## Set problem 1
Set down, word for word, the stretch of the Pniel land claims judgment from "2.          In the main" through "of the CPA.".
## Set problem 2
Resume the Pniel land claims judgment, writing on from its final sentence.

## Text to read
####

DATE HEARD: 1 December 2017

DATE DELIVERED: 2 March 2018

 

In the matter between :

 

THE REGIONAL LAND CLAIMS COMMISSIONER

FREE STATE AND NORTHERN CAPE                                                            First Applicant

AND 26 OTHERS

 

- and -

 

THE PNIEL COMMUNAL PROPERTY ASSOCIATION

(LADCOM OF ASSOCIATION)                                                                         Respondent


Coram: Lever AJ

 

JUDGMENT

LEVER AJ

1.         The second to twenty-seventh applicants in this case seek leave to intervene and to be joined as parties to case number 1149/2006. The application which they seek to join was launched by the Regional Land Claims Commissioner, Free State and Northern Cape (hereinafter "the first applicant") on the 26 September 2006 under the above case number ("the main application" ).

2.          In the main application, the first applicant sought to have the Pniel Communal Property Association (the "CPA") placed under his, alternatively, the Chief Land Claims Commissioner's administration under the provisions of s13 of the COMMUNAL PROPERTY ASSOCIATIONS ACT[1] (the "CPA Act"). It appears that one of the underlying reasons for the main application was to investigate whether a joint venture involving the land committee (LADCOM) of the CPA and certain others to obtain a mining right to mine diamonds on the CPA land was in the best interests of the CPA.

####

## Supplied records
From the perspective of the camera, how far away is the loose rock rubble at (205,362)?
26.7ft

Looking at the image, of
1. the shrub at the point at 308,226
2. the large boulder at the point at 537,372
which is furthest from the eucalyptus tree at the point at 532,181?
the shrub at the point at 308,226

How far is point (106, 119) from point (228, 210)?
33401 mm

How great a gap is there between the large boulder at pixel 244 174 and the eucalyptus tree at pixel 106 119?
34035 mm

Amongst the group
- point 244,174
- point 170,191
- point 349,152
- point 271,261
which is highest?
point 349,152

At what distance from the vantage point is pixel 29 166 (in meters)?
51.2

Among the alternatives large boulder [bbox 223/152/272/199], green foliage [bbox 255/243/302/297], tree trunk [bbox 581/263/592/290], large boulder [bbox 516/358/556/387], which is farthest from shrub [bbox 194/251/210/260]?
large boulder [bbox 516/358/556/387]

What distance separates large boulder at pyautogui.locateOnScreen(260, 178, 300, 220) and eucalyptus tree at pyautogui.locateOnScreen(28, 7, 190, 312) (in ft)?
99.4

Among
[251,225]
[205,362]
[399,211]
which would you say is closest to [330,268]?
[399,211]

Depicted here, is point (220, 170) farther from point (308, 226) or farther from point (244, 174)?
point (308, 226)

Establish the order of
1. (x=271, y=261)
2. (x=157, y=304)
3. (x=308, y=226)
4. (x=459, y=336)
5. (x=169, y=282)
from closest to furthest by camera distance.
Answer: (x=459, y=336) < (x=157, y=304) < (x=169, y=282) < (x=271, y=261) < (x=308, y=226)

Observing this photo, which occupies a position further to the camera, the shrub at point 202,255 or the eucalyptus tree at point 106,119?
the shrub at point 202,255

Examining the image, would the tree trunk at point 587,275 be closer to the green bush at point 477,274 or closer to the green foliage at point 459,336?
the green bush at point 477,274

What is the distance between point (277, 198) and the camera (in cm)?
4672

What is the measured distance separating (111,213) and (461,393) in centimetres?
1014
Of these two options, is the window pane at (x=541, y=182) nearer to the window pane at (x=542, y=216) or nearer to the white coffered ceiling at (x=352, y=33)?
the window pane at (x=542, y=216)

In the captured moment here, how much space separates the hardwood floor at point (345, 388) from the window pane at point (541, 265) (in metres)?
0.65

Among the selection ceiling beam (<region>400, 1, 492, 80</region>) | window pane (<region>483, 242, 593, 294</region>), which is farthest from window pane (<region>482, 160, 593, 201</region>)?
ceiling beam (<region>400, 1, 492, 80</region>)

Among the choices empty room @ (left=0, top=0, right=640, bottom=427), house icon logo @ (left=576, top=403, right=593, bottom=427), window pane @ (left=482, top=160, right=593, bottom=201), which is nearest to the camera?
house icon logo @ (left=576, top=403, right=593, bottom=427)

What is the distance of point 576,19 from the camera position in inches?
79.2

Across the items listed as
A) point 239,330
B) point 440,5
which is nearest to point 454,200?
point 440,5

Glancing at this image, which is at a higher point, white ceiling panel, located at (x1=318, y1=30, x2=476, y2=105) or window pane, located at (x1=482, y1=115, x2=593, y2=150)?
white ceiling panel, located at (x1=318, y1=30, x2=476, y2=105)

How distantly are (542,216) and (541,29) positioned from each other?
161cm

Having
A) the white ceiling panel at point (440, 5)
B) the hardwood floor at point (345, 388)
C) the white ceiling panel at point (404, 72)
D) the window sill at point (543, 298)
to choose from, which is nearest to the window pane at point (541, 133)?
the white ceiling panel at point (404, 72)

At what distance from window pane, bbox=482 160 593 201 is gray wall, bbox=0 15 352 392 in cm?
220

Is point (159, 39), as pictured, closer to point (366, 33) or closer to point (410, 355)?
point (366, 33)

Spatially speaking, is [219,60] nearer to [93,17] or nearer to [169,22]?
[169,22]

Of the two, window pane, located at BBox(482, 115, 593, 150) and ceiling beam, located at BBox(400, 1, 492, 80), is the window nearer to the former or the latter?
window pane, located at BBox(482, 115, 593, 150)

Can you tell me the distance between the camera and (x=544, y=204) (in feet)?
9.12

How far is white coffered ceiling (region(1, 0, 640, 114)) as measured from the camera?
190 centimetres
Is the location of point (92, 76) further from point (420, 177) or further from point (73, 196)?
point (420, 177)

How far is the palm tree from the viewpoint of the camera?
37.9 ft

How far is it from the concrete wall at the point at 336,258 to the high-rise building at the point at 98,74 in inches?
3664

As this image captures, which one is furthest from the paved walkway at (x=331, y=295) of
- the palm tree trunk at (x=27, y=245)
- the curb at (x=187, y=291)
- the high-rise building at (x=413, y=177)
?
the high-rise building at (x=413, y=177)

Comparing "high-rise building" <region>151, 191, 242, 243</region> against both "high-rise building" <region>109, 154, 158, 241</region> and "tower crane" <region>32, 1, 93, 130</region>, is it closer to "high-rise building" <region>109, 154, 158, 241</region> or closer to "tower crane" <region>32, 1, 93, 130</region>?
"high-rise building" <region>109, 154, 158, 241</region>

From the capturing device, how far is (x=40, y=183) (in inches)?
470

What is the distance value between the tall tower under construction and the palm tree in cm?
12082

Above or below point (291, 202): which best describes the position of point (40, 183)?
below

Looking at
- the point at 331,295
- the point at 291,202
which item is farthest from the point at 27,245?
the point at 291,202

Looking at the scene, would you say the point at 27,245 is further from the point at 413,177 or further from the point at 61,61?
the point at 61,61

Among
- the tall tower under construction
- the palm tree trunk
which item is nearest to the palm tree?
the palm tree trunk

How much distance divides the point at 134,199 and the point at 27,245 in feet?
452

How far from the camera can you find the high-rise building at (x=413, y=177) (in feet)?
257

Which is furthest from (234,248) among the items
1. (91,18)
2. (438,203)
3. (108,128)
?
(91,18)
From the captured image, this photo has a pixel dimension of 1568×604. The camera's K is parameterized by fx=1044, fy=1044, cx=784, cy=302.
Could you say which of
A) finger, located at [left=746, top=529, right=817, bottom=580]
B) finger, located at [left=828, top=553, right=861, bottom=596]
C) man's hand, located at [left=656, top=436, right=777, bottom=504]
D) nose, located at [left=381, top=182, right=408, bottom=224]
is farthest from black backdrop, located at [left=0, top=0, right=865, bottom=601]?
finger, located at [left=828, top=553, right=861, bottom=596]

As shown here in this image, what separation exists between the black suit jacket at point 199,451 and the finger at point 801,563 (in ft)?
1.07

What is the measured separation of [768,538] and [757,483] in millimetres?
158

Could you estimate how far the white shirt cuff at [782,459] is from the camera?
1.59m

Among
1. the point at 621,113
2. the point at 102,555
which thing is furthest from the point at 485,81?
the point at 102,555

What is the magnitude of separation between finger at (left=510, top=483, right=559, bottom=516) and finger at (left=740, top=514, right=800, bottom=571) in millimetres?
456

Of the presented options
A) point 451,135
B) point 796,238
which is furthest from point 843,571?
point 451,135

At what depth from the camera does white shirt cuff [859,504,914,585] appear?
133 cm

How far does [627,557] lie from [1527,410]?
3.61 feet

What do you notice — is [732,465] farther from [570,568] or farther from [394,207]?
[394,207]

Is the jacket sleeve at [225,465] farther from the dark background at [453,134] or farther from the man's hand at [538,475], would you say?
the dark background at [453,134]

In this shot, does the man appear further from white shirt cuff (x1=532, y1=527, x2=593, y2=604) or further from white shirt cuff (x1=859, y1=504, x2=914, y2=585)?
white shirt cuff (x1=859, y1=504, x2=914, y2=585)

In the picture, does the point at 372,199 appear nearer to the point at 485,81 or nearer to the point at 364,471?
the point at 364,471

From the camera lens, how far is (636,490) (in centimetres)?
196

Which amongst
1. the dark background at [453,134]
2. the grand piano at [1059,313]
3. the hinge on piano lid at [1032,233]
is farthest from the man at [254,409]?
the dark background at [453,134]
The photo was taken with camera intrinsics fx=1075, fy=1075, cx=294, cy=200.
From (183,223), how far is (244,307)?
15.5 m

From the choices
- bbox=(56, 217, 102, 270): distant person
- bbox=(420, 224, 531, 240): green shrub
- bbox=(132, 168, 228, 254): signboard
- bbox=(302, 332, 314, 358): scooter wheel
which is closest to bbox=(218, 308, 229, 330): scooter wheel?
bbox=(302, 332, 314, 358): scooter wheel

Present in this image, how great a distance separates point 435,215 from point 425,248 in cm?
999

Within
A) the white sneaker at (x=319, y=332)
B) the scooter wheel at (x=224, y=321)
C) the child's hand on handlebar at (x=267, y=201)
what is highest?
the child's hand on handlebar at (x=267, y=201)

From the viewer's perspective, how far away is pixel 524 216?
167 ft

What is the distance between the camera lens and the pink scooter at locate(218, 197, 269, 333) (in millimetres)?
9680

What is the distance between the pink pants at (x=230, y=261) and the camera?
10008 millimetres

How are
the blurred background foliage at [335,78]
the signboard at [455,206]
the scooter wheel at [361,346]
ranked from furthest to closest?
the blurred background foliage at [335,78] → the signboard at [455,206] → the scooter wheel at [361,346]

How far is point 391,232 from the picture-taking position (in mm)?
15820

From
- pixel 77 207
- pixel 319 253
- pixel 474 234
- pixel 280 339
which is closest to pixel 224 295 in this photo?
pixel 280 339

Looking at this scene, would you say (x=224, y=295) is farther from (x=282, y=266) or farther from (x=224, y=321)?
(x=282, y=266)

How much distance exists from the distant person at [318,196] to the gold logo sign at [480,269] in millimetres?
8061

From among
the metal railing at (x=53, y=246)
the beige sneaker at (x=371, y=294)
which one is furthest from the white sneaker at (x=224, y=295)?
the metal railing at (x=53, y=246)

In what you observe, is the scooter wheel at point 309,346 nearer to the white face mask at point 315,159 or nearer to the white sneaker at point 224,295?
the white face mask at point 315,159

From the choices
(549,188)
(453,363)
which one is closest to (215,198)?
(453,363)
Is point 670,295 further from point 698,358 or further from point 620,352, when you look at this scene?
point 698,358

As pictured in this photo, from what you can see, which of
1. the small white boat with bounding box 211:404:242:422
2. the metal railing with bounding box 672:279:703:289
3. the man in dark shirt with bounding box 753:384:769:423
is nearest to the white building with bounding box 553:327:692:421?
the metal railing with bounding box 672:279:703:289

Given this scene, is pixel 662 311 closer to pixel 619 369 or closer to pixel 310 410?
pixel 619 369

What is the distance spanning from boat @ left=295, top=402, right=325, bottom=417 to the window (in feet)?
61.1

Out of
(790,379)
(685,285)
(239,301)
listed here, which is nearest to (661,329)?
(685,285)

####

## Reply 1
2.          In the main application, the first applicant sought to have the Pniel Communal Property Association (the "CPA") placed under his, alternatively, the Chief Land Claims Commissioner's administration under the provisions of s13 of the COMMUNAL PROPERTY ASSOCIATIONS ACT[1] (the "CPA Act"). It appears that one of the underlying reasons for the main application was to investigate whether a joint venture involving the land committee (LADCOM) of the CPA and certain others to obtain a mining right to mine diamonds on the CPA land was in the best interests of the CPA.

## Reply 2
3.         As can be seen from the case number, the matter has a long history. An order was made by Molwantwa AJ on the 6 October 2006. In such order, provision was made for the filing of papers and further process. However, it also contained the following order:

 

"4.          THAT the respondent's LADCOM will not enter into any further agreements or implement those already concluded in relation to the Farm Pniel Estate no. 281 Barkly West:-

(a)      Pending finalisation of this matter in the Court of first instance

or

(b)      Until the matter is settled

or

(c)      Without giving the applicant, by service of written notice on the offices of the applicant's Kimberley attorney of record 21 (twenty one) Court days' notice of its intention to either entering into an agreement (in which event a copy of the said agreement must be annexed to the said notice) or implementing an existing agreement (in which event a copy of the said agreement must be annexed to the said notice).

5.           …”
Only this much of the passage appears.